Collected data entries

________

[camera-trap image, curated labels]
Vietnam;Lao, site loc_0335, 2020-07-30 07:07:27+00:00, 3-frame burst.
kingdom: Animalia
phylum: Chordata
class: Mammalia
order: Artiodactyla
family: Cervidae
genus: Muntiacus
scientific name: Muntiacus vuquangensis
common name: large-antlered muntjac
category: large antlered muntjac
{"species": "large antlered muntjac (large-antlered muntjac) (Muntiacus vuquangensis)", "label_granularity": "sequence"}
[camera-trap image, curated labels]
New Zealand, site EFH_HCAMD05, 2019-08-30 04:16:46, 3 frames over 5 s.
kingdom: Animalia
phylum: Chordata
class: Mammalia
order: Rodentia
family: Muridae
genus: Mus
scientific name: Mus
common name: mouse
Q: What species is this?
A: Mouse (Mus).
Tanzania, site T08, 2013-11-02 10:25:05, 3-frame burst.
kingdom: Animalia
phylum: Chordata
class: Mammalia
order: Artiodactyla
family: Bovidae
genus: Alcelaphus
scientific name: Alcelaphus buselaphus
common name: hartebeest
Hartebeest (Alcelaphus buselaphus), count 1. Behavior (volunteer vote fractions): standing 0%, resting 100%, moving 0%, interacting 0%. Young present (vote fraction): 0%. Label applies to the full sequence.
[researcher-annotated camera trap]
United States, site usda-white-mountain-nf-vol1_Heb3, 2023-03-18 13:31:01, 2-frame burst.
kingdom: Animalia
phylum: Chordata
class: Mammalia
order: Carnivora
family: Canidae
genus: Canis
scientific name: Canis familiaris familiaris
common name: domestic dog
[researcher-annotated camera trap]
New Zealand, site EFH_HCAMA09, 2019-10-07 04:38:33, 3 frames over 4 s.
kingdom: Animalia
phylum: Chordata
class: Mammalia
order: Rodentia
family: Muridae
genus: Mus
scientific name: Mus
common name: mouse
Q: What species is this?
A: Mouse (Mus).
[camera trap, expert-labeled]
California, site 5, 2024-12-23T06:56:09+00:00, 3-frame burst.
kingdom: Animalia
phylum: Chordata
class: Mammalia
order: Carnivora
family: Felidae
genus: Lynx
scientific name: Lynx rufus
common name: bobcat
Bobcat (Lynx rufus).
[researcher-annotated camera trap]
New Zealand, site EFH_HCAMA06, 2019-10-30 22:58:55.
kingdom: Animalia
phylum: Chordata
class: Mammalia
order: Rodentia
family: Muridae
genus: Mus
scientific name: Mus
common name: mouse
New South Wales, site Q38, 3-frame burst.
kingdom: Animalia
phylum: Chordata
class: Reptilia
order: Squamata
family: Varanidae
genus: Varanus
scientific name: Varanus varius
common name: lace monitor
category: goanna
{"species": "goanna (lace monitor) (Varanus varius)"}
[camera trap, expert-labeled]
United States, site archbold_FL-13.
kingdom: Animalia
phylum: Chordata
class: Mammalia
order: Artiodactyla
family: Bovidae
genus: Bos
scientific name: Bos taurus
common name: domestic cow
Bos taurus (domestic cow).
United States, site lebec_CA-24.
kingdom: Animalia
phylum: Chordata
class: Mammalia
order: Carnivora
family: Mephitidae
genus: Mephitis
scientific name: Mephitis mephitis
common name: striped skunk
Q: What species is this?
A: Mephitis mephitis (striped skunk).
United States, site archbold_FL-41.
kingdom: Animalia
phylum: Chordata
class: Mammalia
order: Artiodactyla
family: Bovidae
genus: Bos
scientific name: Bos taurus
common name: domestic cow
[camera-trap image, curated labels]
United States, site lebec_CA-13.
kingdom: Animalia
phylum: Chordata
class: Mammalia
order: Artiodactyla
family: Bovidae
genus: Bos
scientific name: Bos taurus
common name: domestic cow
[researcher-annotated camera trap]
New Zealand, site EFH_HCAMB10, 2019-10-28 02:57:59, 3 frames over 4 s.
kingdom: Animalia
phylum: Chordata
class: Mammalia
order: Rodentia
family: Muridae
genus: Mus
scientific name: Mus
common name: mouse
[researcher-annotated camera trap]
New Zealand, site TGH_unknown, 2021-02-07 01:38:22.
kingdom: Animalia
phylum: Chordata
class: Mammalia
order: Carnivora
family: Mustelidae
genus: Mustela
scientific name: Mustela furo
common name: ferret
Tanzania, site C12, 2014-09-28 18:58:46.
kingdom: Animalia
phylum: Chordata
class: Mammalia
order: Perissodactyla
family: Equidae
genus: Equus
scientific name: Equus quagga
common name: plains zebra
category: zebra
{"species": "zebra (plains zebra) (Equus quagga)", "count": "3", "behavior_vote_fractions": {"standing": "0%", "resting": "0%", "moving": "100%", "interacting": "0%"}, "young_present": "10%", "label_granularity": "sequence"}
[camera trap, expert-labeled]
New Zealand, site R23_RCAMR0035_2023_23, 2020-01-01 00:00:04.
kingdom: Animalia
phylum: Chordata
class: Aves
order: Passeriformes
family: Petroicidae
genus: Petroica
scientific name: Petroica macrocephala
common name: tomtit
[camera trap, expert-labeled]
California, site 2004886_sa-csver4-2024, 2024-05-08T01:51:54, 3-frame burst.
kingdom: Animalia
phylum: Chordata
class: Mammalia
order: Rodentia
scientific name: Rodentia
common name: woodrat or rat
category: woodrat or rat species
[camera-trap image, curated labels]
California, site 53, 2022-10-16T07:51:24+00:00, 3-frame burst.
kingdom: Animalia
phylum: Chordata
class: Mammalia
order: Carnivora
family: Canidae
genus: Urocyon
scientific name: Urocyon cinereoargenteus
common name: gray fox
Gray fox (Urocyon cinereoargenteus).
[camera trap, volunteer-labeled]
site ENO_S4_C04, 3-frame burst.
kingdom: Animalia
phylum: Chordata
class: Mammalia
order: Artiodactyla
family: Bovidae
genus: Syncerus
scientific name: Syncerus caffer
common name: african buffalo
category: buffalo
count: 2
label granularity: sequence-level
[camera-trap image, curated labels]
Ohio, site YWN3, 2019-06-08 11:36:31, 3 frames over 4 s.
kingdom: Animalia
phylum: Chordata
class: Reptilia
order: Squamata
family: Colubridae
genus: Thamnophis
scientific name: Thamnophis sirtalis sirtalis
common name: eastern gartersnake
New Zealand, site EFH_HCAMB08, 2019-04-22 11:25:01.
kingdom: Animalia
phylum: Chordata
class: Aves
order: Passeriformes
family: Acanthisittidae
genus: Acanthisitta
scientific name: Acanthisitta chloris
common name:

________

* WORK TO COMPLETE
Give back each entry so that it matches the original word for word.

* ANSWER BELOW
[camera-trap image, curated labels]
Vietnam;Lao, site loc_0335, 2020-07-30 07:07:27+00:00, 3-frame burst.
kingdom: Animalia
phylum: Chordata
class: Mammalia
order: Artiodactyla
family: Cervidae
genus: Muntiacus
scientific name: Muntiacus vuquangensis
common name: large-antlered muntjac
category: large antlered muntjac
{"species": "large antlered muntjac (large-antlered muntjac) (Muntiacus vuquangensis)", "label_granularity": "sequence"}
[camera-trap image, curated labels]
New Zealand, site EFH_HCAMD05, 2019-08-30 04:16:46, 3 frames over 5 s.
kingdom: Animalia
phylum: Chordata
class: Mammalia
order: Rodentia
family: Muridae
genus: Mus
scientific name: Mus
common name: mouse
Q: What species is this?
A: Mouse (Mus).
Tanzania, site T08, 2013-11-02 10:25:05, 3-frame burst.
kingdom: Animalia
phylum: Chordata
class: Mammalia
order: Artiodactyla
family: Bovidae
genus: Alcelaphus
scientific name: Alcelaphus buselaphus
common name: hartebeest
Hartebeest (Alcelaphus buselaphus), count 1. Behavior (volunteer vote fractions): standing 0%, resting 100%, moving 0%, interacting 0%. Young present (vote fraction): 0%. Label applies to the full sequence.
[researcher-annotated camera trap]
United States, site usda-white-mountain-nf-vol1_Heb3, 2023-03-18 13:31:01, 2-frame burst.
kingdom: Animalia
phylum: Chordata
class: Mammalia
order: Carnivora
family: Canidae
genus: Canis
scientific name: Canis familiaris familiaris
common name: domestic dog
[researcher-annotated camera trap]
New Zealand, site EFH_HCAMA09, 2019-10-07 04:38:33, 3 frames over 4 s.
kingdom: Animalia
phylum: Chordata
class: Mammalia
order: Rodentia
family: Muridae
genus: Mus
scientific name: Mus
common name: mouse
Q: What species is this?
A: Mouse (Mus).
[camera trap, expert-labeled]
California, site 5, 2024-12-23T06:56:09+00:00, 3-frame burst.
kingdom: Animalia
phylum: Chordata
class: Mammalia
order: Carnivora
family: Felidae
genus: Lynx
scientific name: Lynx rufus
common name: bobcat
Bobcat (Lynx rufus).
[researcher-annotated camera trap]
New Zealand, site EFH_HCAMA06, 2019-10-30 22:58:55.
kingdom: Animalia
phylum: Chordata
class: Mammalia
order: Rodentia
family: Muridae
genus: Mus
scientific name: Mus
common name: mouse
New South Wales, site Q38, 3-frame burst.
kingdom: Animalia
phylum: Chordata
class: Reptilia
order: Squamata
family: Varanidae
genus: Varanus
scientific name: Varanus varius
common name: lace monitor
category: goanna
{"species": "goanna (lace monitor) (Varanus varius)"}
[camera trap, expert-labeled]
United States, site archbold_FL-13.
kingdom: Animalia
phylum: Chordata
class: Mammalia
order: Artiodactyla
family: Bovidae
genus: Bos
scientific name: Bos taurus
common name: domestic cow
Bos taurus (domestic cow).
United States, site lebec_CA-24.
kingdom: Animalia
phylum: Chordata
class: Mammalia
order: Carnivora
family: Mephitidae
genus: Mephitis
scientific name: Mephitis mephitis
common name: striped skunk
Q: What species is this?
A: Mephitis mephitis (striped skunk).
United States, site archbold_FL-41.
kingdom: Animalia
phylum: Chordata
class: Mammalia
order: Artiodactyla
family: Bovidae
genus: Bos
scientific name: Bos taurus
common name: domestic cow
[camera-trap image, curated labels]
United States, site lebec_CA-13.
kingdom: Animalia
phylum: Chordata
class: Mammalia
order: Artiodactyla
family: Bovidae
genus: Bos
scientific name: Bos taurus
common name: domestic cow
[researcher-annotated camera trap]
New Zealand, site EFH_HCAMB10, 2019-10-28 02:57:59, 3 frames over 4 s.
kingdom: Animalia
phylum: Chordata
class: Mammalia
order: Rodentia
family: Muridae
genus: Mus
scientific name: Mus
common name: mouse
[researcher-annotated camera trap]
New Zealand, site TGH_unknown, 2021-02-07 01:38:22.
kingdom: Animalia
phylum: Chordata
class: Mammalia
order: Carnivora
family: Mustelidae
genus: Mustela
scientific name: Mustela furo
common name: ferret
Tanzania, site C12, 2014-09-28 18:58:46.
kingdom: Animalia
phylum: Chordata
class: Mammalia
order: Perissodactyla
family: Equidae
genus: Equus
scientific name: Equus quagga
common name: plains zebra
category: zebra
{"species": "zebra (plains zebra) (Equus quagga)", "count": "3", "behavior_vote_fractions": {"standing": "0%", "resting": "0%", "moving": "100%", "interacting": "0%"}, "young_present": "10%", "label_granularity": "sequence"}
[camera trap, expert-labeled]
New Zealand, site R23_RCAMR0035_2023_23, 2020-01-01 00:00:04.
kingdom: Animalia
phylum: Chordata
class: Aves
order: Passeriformes
family: Petroicidae
genus: Petroica
scientific name: Petroica macrocephala
common name: tomtit
[camera trap, expert-labeled]
California, site 2004886_sa-csver4-2024, 2024-05-08T01:51:54, 3-frame burst.
kingdom: Animalia
phylum: Chordata
class: Mammalia
order: Rodentia
scientific name: Rodentia
common name: woodrat or rat
category: woodrat or rat species
[camera-trap image, curated labels]
California, site 53, 2022-10-16T07:51:24+00:00, 3-frame burst.
kingdom: Animalia
phylum: Chordata
class: Mammalia
order: Carnivora
family: Canidae
genus: Urocyon
scientific name: Urocyon cinereoargenteus
common name: gray fox
Gray fox (Urocyon cinereoargenteus).
[camera trap, volunteer-labeled]
site ENO_S4_C04, 3-frame burst.
kingdom: Animalia
phylum: Chordata
class: Mammalia
order: Artiodactyla
family: Bovidae
genus: Syncerus
scientific name: Syncerus caffer
common name: african buffalo
category: buffalo
count: 2
label granularity: sequence-level
[camera-trap image, curated labels]
Ohio, site YWN3, 2019-06-08 11:36:31, 3 frames over 4 s.
kingdom: Animalia
phylum: Chordata
class: Reptilia
order: Squamata
family: Colubridae
genus: Thamnophis
scientific name: Thamnophis sirtalis sirtalis
common name: eastern gartersnake
New Zealand, site EFH_HCAMB08, 2019-04-22 11:25:01.
kingdom: Animalia
phylum: Chordata
class: Aves
order: Passeriformes
family: Acanthisittidae
genus: Acanthisitta
scientific name: Acanthisitta chloris
common name:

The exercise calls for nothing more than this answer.